Regresamos a la base del campamento y ya casi todos habían arribado y armado sus carpas. Algunos juntaban piedras, otros buscaban palos, pajas y todo lo que pudiera arder para preparar la fogata. Se juntaron dos grupos y hubo una especie de pique, a ver quién lograba el fuego primero. Una pequeña chica, con la que regresé de ver la puesta de sol y que había sido la única que logró la mejor toma allí, me dijo que prendiéramos la fogata; así que buscamos papel y pajas secas y en un instante ya teníamos nuestro inmenso fuego mientras el otro grupo luchaba por encender el suyo.

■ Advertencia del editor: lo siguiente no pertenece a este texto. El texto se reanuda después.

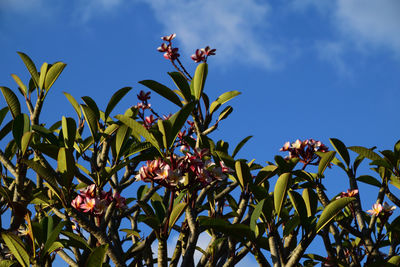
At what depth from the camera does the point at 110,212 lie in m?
2.34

Allí nos contagiamos del calor de la fogata y conversábamos amenamente, algunos trajeron salchichas, marshmallow’s y todo cuanto se pudiera calentar al fuego. Comieron sus guarniciones otros y en un momento ya se despedían y se metían a sus tiendas. Todo esto mientras el otro grupo seguía sin lograr calentarse. Así fue que los remanentes de aquel ruedo llevamos con nosotros el fuego y encendimos la segunda hoguera. Allí pasaríamos un largo rato en una alegra conversa, algunos se presentaban y al fin podía saber sus nombres. Hubo de todo alrededor de aquella pira que poco a poco fue muriendo y con ella se terminaba el día, el primer día de aquella aventura mochilera. Nos despedimos con un Buenas Noches y Buena Suerte, para luego ir cada uno a su guarida, había sido un gran día pero era sólo el preludio de lo que estaba por llegar.